La piedra natural proporciona grandes posibilidades en exteriores públicos y privados tales como terrazas, parques, estaciones y todo tipo de monumentos. Algunas variedades son especialmente resistentes a las agresiones atmosféricas, como es el caso del granito o el basalto, pero inevitablemente con el paso de los años la polución y las manchas van a reflejarse en su superficie. En la entrada de hoy vamos a hablar de los principales problemas ambientales que la piedra natural tiene que sufrir en los exteriores y las mejores soluciones para cada uno.

Los principales problemas de la piedra natural en exteriores

Los rayos ultravioletas del sol, la lluvia ácida y en general los efectos del mal tiempo pueden provocar con el tiempo daños irreparables en la superficie de la piedra natural, especialmente en aquellas variedades menos resistentes como el mármol o la caliza, que perderán el brillo y se volverán progresivamente mate, como si alguien las hubiera blanqueado.

No existe ningún tratamiento para prevenir que las calizas o los mármoles se pongan mates cuando están en exteriores, pero sí que podemos hacer que recuperen su brillo fácilmente sin necesidad de volver a pulir la superficie. Para ello, hay que usar algunos productos llamados intensificadores del color, que como su propio nombre indica sirven para realzar el tono y la estructura natural de todo tipo de piedras naturales. Estos intensificadores penetran en el material sin formar una capa, lo que le permite “respirar” y no acumular la humedad.

Las heladas y su efecto en la piedra natural

La cosa se complica si la piedra natural está instalada en zonas donde se producen heladas y deshielos constante, ya que de esta forma sufrirá durante todo el tiempo, acelerando la aparición de desconchamientos. Para protegernos de estos problemas hay que llevar a cabo una impregnación del material, que mantendrá la permeabilidad al vapor.

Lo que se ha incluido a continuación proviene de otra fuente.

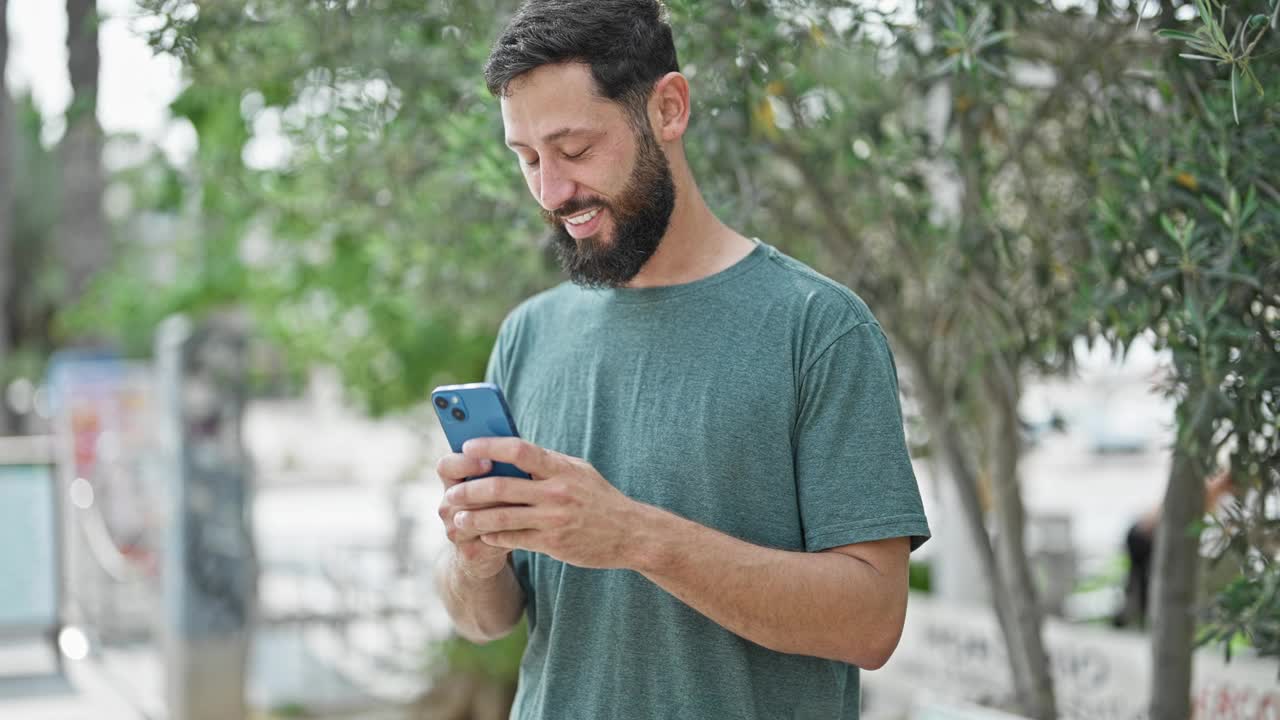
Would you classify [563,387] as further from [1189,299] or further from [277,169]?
[277,169]

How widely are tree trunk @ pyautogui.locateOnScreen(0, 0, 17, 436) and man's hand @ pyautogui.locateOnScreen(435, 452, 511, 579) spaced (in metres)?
3.13

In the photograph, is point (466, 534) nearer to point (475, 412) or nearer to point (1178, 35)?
point (475, 412)

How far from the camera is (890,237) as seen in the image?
145 inches

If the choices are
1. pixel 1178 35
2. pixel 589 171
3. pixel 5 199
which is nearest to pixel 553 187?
pixel 589 171

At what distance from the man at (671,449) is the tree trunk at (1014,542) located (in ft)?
5.11

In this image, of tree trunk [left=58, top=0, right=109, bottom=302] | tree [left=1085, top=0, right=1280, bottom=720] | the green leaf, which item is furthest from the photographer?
tree trunk [left=58, top=0, right=109, bottom=302]

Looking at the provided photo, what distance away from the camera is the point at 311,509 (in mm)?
21125

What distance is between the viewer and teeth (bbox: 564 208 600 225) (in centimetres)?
168

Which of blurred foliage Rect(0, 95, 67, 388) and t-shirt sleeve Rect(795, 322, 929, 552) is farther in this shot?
blurred foliage Rect(0, 95, 67, 388)

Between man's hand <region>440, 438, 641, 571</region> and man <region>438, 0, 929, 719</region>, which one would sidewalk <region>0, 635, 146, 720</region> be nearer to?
man <region>438, 0, 929, 719</region>

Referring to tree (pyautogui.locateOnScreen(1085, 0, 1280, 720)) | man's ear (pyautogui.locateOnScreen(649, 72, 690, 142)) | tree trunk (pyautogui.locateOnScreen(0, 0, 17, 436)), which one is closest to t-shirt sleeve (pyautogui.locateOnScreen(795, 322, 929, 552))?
man's ear (pyautogui.locateOnScreen(649, 72, 690, 142))

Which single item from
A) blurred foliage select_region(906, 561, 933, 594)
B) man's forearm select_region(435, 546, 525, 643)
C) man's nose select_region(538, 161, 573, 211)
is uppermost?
man's nose select_region(538, 161, 573, 211)

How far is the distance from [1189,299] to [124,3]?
2.40 m

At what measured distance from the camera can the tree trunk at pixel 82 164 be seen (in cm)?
368
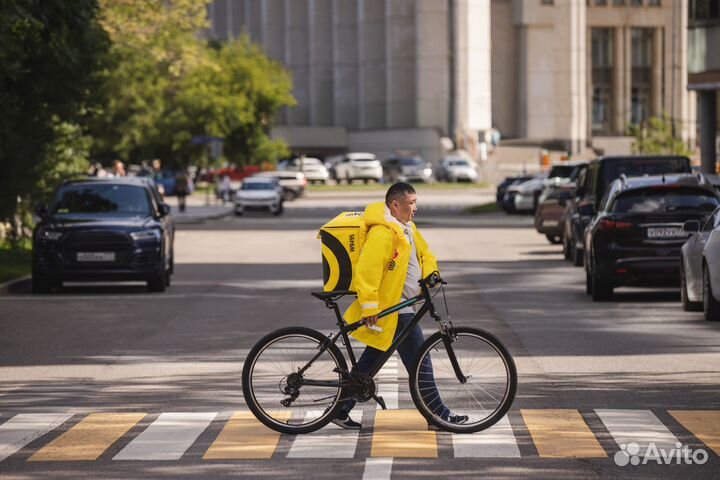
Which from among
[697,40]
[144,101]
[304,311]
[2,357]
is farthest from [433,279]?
[144,101]

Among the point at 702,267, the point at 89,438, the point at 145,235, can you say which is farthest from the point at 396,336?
the point at 145,235

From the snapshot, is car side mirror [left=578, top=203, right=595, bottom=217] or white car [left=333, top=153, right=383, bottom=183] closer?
car side mirror [left=578, top=203, right=595, bottom=217]

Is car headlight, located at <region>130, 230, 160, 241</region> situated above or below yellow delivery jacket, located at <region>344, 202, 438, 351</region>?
below

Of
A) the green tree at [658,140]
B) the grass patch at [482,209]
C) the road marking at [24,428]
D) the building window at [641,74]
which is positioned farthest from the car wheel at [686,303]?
the building window at [641,74]

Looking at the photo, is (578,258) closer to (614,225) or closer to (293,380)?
(614,225)

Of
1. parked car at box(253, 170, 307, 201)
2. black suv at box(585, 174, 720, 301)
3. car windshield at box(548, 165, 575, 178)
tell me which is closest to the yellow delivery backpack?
black suv at box(585, 174, 720, 301)

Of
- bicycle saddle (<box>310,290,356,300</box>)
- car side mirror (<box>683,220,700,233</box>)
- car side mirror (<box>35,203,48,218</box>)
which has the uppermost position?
bicycle saddle (<box>310,290,356,300</box>)

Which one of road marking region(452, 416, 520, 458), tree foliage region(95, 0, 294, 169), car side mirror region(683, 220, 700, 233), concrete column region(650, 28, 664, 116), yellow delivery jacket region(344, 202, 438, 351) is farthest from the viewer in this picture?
concrete column region(650, 28, 664, 116)

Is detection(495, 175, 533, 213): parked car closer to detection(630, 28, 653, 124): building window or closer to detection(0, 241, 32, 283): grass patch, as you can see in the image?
detection(0, 241, 32, 283): grass patch

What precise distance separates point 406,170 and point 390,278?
87796 millimetres

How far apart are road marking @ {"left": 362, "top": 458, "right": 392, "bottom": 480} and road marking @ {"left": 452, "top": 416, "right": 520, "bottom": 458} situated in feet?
1.63

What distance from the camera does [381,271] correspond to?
10.9 meters

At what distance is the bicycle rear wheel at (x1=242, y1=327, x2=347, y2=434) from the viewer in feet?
36.3

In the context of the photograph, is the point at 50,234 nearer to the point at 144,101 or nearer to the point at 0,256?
the point at 0,256
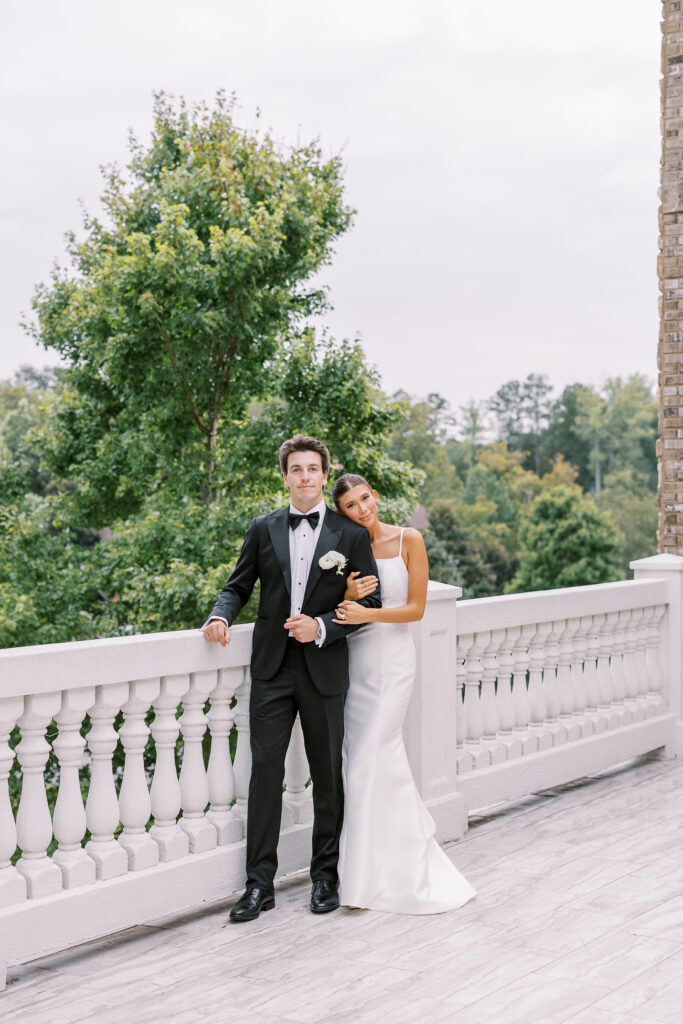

No se aconseja emplear sellantes con base acrílica que forman capas, ya que vuelven a la piedra impermeable. Estos productos cierran la superficie e impiden que la humedad depositada en la parte posterior de la piedra se evapore, proporcionándoles un aspecto blanquecino lechoso. Si se producen heladas, esta agua encerrada en la piedra se congelará y provocará desperfectos en la roca, sobre todo en el caso de las más blandas como las calizas. Por este motivo, los sellantes no son adecuados para el tratamiento de superficies en exteriores.

Las consecuencias de la contaminación

La contaminación es otro de los grandes problemas que debe sufrir la piedra natural instalada en exteriores. Está compuesta por elementos como la polución atmosférica, las emisiones contaminantes de los gases de los vehículos, la humedad y las oscilaciones térmicas, factores todos ellos que causan el deterioro de este material. Es por este motivo que se están llevando a cabo iniciativas para conservar monumentos históricos de nuestro patrimonio tales como catedrales y todo tipo de edificios públicos.

La consecuencia a largo plazo es el oscurecimiento de la superficie, que va cubriéndose de una pátina negra que se concentra en la parte inferior. Este problema necesita muchos años para hacerse evidente, pero cuando surge es muy complicado de solucionar. Existen productos especiales para ello, pero a veces no queda otra que sustituir la pieza.